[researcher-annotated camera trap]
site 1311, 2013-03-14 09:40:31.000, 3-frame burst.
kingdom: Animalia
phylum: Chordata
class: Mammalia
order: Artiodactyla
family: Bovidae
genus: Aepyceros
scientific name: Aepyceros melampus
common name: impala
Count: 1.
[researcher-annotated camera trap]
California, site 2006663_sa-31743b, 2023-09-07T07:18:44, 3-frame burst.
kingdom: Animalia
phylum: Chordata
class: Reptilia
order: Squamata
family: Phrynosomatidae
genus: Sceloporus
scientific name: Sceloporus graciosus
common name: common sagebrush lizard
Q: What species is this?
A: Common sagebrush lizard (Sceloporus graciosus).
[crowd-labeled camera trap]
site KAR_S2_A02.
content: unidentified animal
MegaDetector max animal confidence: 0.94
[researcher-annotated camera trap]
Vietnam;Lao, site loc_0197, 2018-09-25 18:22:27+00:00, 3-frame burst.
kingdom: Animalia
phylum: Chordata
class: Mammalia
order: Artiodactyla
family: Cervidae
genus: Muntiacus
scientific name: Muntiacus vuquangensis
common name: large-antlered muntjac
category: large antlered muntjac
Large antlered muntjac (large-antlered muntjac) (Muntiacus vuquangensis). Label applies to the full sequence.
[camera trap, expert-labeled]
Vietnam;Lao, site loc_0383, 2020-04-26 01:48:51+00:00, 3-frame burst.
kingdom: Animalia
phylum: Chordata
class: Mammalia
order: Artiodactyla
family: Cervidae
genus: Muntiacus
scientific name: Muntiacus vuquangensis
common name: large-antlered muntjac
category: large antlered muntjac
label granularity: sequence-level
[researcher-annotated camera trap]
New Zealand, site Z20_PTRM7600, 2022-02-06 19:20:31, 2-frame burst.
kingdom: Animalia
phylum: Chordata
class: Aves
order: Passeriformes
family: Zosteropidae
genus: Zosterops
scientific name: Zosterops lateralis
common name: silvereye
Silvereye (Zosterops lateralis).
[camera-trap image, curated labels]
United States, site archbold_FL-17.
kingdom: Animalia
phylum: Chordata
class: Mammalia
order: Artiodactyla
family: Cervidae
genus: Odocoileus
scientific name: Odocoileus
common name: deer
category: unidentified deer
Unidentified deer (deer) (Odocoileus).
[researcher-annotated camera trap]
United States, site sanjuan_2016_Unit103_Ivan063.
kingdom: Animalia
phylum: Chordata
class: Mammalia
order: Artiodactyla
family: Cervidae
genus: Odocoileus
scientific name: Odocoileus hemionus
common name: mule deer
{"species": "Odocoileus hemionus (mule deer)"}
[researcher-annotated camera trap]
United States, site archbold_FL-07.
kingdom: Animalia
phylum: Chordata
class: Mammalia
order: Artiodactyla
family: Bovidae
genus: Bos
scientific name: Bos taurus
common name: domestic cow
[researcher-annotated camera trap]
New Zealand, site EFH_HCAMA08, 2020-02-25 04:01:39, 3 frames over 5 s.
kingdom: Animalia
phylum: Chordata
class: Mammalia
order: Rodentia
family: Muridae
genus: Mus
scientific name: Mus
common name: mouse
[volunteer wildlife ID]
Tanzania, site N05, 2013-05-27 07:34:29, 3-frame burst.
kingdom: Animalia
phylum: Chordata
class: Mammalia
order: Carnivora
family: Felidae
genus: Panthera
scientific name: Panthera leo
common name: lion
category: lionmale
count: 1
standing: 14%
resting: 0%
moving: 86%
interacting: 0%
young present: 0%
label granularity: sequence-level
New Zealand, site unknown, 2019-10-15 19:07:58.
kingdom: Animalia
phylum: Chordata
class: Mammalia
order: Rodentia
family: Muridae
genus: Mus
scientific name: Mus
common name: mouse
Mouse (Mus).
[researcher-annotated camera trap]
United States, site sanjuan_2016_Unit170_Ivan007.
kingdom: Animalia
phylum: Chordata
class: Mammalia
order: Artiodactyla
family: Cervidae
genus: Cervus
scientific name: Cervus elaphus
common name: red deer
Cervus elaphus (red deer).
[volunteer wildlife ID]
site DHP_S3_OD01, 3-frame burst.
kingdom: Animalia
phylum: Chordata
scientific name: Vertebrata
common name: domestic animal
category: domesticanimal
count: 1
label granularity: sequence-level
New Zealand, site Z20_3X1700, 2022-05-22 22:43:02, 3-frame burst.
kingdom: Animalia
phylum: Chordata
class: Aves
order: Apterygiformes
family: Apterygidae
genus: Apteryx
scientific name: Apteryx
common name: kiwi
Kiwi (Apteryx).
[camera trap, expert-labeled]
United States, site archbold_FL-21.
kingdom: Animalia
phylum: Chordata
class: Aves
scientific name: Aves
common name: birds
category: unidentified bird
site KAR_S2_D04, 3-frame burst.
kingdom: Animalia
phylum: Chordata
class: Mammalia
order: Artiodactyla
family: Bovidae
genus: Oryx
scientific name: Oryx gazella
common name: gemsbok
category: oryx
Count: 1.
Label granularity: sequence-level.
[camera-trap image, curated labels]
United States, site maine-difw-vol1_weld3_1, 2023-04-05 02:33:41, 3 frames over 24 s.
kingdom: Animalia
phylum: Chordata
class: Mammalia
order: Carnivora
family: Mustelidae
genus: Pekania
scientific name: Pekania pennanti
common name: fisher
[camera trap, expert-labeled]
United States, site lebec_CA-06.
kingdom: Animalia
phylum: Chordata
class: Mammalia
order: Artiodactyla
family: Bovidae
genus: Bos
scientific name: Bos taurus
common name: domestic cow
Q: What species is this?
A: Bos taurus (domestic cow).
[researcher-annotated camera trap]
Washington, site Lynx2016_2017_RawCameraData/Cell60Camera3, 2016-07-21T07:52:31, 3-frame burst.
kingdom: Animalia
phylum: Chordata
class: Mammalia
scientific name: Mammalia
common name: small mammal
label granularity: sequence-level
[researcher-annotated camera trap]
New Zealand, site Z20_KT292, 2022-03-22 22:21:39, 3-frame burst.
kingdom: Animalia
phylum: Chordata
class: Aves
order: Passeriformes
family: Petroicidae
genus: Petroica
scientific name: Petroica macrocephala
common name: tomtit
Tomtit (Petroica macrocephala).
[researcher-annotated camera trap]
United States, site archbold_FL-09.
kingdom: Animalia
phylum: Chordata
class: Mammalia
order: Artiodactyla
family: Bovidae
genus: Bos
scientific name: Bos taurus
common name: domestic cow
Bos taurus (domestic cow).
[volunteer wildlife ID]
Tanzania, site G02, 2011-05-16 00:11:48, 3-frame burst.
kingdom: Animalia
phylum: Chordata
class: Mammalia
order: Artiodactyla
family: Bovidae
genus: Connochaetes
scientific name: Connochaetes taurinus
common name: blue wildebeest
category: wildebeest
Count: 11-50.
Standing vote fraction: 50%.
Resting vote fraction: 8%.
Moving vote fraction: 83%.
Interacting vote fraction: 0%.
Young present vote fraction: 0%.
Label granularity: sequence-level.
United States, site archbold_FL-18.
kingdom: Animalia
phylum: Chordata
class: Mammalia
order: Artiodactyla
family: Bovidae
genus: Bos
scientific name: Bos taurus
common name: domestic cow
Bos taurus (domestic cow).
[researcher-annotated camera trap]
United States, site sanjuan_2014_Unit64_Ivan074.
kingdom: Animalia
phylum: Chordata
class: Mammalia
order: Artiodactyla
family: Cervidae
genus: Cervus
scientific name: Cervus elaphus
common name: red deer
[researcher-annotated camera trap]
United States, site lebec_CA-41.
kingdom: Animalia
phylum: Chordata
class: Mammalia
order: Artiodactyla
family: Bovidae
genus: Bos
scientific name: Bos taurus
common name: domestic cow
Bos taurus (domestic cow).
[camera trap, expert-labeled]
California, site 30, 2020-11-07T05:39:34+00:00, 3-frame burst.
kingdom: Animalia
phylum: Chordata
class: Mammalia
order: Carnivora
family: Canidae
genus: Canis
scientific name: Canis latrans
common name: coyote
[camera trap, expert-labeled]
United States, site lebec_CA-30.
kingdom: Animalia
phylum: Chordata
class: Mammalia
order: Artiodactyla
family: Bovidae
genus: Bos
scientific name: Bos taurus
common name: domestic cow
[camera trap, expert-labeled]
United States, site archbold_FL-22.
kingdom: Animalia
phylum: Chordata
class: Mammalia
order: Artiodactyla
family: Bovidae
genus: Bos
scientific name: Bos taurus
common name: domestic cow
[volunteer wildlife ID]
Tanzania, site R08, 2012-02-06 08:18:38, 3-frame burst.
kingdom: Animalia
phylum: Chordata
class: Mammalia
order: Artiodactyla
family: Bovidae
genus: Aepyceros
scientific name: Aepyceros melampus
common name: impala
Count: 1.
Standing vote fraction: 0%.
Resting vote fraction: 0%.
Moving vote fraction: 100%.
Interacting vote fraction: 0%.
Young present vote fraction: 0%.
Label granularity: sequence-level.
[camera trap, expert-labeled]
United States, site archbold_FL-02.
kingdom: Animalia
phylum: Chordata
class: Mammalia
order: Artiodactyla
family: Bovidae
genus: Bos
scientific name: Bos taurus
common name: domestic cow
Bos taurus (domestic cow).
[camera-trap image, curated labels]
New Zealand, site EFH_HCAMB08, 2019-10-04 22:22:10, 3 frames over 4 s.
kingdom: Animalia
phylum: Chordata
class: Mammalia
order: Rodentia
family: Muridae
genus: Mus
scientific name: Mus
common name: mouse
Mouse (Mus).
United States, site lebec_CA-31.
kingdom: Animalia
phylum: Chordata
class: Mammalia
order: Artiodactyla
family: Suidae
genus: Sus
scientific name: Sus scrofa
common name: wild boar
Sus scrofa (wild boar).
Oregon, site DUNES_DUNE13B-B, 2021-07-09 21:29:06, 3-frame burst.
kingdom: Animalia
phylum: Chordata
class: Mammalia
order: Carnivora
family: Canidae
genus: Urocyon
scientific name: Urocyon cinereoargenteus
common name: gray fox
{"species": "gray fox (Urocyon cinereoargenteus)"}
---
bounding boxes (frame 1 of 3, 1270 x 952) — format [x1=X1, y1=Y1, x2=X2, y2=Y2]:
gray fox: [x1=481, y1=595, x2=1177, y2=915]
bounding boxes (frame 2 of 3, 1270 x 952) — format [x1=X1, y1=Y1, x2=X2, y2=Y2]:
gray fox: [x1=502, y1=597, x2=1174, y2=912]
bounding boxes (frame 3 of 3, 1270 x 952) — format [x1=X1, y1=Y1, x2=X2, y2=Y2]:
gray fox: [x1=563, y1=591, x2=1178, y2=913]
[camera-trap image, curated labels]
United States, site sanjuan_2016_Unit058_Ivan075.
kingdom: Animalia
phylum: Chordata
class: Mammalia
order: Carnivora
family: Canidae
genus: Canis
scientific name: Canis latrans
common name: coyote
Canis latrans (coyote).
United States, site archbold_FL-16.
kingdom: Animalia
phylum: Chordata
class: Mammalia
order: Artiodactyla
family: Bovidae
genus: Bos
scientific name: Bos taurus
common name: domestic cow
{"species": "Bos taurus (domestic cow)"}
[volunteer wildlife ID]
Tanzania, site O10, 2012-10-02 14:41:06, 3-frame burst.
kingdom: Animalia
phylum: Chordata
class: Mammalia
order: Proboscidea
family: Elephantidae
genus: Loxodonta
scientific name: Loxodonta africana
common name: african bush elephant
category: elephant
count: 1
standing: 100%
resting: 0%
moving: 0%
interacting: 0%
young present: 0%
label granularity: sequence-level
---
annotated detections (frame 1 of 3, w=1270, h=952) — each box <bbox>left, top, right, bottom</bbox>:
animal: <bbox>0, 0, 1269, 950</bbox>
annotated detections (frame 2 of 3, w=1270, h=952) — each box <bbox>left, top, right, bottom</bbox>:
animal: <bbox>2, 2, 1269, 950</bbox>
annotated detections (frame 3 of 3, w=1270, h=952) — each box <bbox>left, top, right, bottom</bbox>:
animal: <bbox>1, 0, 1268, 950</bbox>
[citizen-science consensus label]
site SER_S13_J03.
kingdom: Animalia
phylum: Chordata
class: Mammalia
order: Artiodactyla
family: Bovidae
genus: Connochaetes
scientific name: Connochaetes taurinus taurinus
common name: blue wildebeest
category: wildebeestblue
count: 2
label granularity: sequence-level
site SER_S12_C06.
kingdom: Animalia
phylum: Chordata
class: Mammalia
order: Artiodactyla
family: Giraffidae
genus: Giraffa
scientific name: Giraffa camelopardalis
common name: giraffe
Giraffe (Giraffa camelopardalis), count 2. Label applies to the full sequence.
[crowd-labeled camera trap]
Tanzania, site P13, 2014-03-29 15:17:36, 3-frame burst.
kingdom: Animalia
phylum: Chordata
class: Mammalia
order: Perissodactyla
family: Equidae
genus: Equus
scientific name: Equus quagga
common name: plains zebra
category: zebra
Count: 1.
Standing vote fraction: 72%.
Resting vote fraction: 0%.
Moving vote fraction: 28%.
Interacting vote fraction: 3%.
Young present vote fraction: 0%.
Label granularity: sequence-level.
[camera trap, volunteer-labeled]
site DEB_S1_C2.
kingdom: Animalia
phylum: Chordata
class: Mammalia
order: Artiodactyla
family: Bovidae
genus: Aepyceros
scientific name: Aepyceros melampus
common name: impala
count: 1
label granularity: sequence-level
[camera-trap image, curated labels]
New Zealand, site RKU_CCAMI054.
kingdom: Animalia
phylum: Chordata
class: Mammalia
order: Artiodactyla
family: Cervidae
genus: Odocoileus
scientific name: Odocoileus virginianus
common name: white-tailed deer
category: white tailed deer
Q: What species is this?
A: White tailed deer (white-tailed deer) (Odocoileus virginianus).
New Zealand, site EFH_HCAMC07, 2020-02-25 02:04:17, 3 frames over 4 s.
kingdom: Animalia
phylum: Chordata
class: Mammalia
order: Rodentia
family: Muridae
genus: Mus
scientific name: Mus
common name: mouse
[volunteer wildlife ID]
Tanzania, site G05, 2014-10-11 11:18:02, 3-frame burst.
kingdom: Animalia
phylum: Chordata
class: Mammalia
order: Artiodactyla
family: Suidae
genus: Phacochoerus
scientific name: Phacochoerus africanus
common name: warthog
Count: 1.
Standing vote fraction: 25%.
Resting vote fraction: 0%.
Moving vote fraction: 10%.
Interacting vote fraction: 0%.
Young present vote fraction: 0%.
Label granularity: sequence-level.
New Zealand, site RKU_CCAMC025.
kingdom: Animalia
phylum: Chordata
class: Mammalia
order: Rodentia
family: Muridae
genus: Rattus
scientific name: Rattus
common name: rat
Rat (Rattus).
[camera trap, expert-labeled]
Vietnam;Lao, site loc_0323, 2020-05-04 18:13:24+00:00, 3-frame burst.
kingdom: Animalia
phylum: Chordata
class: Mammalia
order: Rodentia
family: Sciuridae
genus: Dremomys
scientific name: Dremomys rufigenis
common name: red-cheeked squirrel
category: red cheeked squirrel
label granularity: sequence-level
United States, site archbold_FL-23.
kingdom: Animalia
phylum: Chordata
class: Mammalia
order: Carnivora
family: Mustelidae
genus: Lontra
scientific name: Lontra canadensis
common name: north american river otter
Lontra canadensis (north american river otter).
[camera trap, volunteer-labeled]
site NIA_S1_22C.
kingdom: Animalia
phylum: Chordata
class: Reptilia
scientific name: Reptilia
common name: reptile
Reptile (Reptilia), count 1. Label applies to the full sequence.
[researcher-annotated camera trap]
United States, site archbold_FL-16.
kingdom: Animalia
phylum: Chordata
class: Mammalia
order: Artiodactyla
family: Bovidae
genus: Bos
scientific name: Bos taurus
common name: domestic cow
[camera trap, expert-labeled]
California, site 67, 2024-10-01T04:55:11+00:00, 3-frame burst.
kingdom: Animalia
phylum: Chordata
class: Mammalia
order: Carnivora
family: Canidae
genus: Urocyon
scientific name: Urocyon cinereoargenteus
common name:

* _WHAT THIS TASK INVOLVES_
Taking the lines above, repeat exactly those from the line that contains "scientific name: Phacochoerus africanus" through the line that contains "site NIA_S1_22C.", and both of those lines as well. Include nothing else.

* _RESPONSE FOR THIS EXERCISE_
scientific name: Phacochoerus africanus
common name: warthog
Count: 1.
Standing vote fraction: 25%.
Resting vote fraction: 0%.
Moving vote fraction: 10%.
Interacting vote fraction: 0%.
Young present vote fraction: 0%.
Label granularity: sequence-level.
New Zealand, site RKU_CCAMC025.
kingdom: Animalia
phylum: Chordata
class: Mammalia
order: Rodentia
family: Muridae
genus: Rattus
scientific name: Rattus
common name: rat
Rat (Rattus).
[camera trap, expert-labeled]
Vietnam;Lao, site loc_0323, 2020-05-04 18:13:24+00:00, 3-frame burst.
kingdom: Animalia
phylum: Chordata
class: Mammalia
order: Rodentia
family: Sciuridae
genus: Dremomys
scientific name: Dremomys rufigenis
common name: red-cheeked squirrel
category: red cheeked squirrel
label granularity: sequence-level
United States, site archbold_FL-23.
kingdom: Animalia
phylum: Chordata
class: Mammalia
order: Carnivora
family: Mustelidae
genus: Lontra
scientific name: Lontra canadensis
common name: north american river otter
Lontra canadensis (north american river otter).
[camera trap, volunteer-labeled]
site NIA_S1_22C.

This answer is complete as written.